It can be an odd experience listening to new record releases in 2021. You hear albums that are made by very young musicians that quite deliberately choose a quite specific point of time in Rock and Roll history as the base for everything they wish to express musically and emotionally. This can lead to a quite disconcerting journey for the listener, who is not really sure whether they should be in 2021, 1981, 1971, or wherever.
This kind of Stars in Their Eyes time travel approach was probably kicked off by The Strokes 2001 debut Is This It more than any other record. Hey, it was a new century? But why bother to address the new when we had so much glorious past to reve in? Hey I'm not complaining. I'm as nostalgic as the next guy and I'm certainly deeply interested in memory. Check out the byline at the top of the page. But it does make me sometimes wonder where exactly we are heading, given that we seem to spend so much of our time looking back over our shouder. Rememeber what happened to Lot's wife.
The latest guest to join this feast on all our yesterda's are California duo Winds. Tonight for your delight and delectation on their debut album Look at the Sky they will attempt to recreate the moment that 1967 became 1968 on that very West Coast. Far out man! Very far out!
Winds, like all proper musical trainspotters do not go for the usual suspects. They will not remind you remotely of main stage headliners The Doors, Jefferson Airplane, The Byrds of Buffalo Springfield. Instead they take their lead from the more obscure delights of these times. Spirit, Tim Buckley, It's a Beautiful Day, and The Youngbloods. But they keep moving around from track to track and this makes the records by turn frustrating and rather intriguing at one and the same time.

■ **ASSIGNMENT**
Please write out everything in the Winds album review from "It can be an" down to "1971, or wherever.", word for word.

■ **COLLECTED DATA**
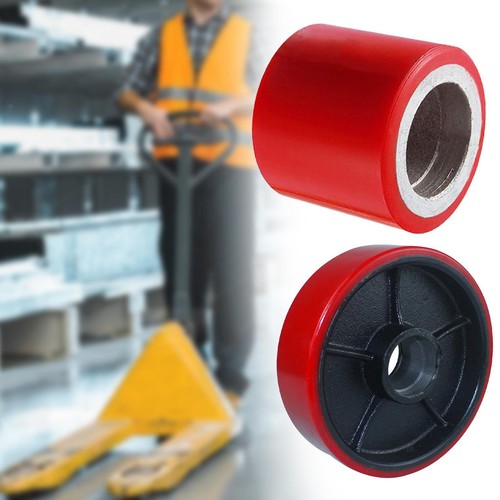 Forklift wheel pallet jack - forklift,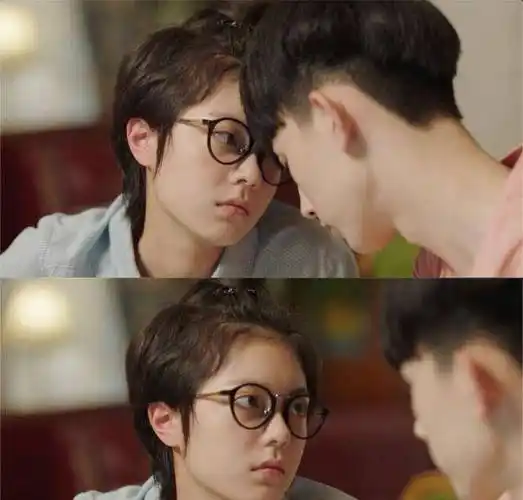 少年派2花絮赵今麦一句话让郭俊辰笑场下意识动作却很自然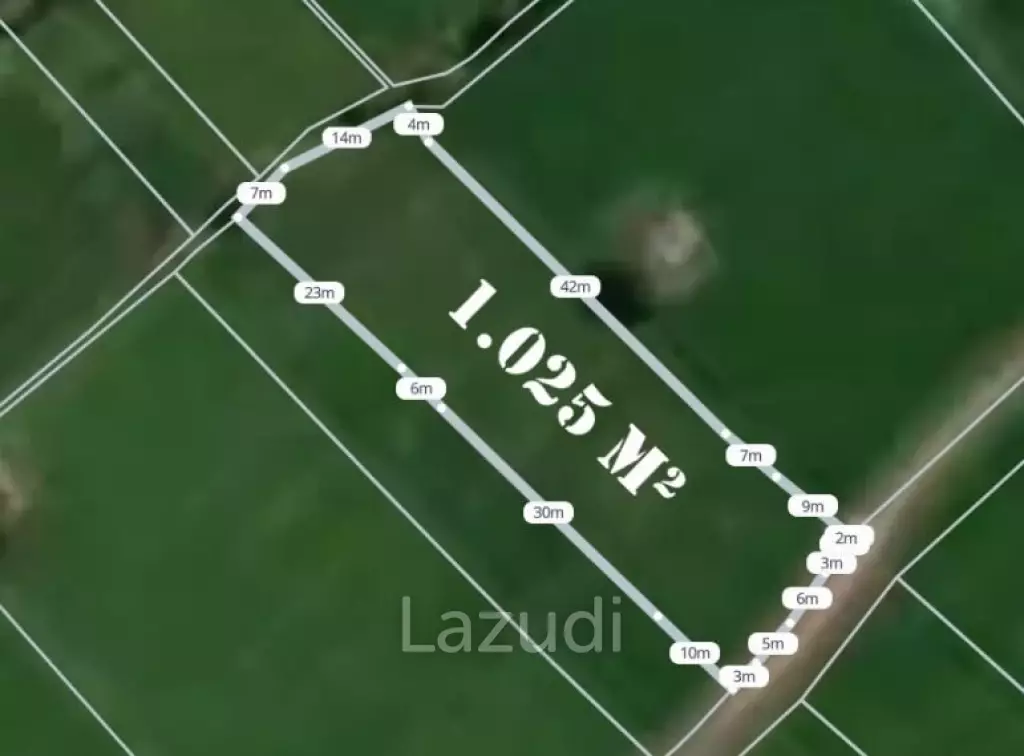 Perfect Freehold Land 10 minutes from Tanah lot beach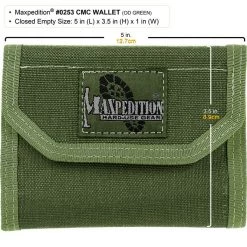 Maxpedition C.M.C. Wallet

■ **EXERCISE RESPONSE**
It can be an odd experience listening to new record releases in 2021. You hear albums that are made by very young musicians that quite deliberately choose a quite specific point of time in Rock and Roll history as the base for everything they wish to express musically and emotionally. This can lead to a quite disconcerting journey for the listener, who is not really sure whether they should be in 2021, 1981, 1971, or wherever.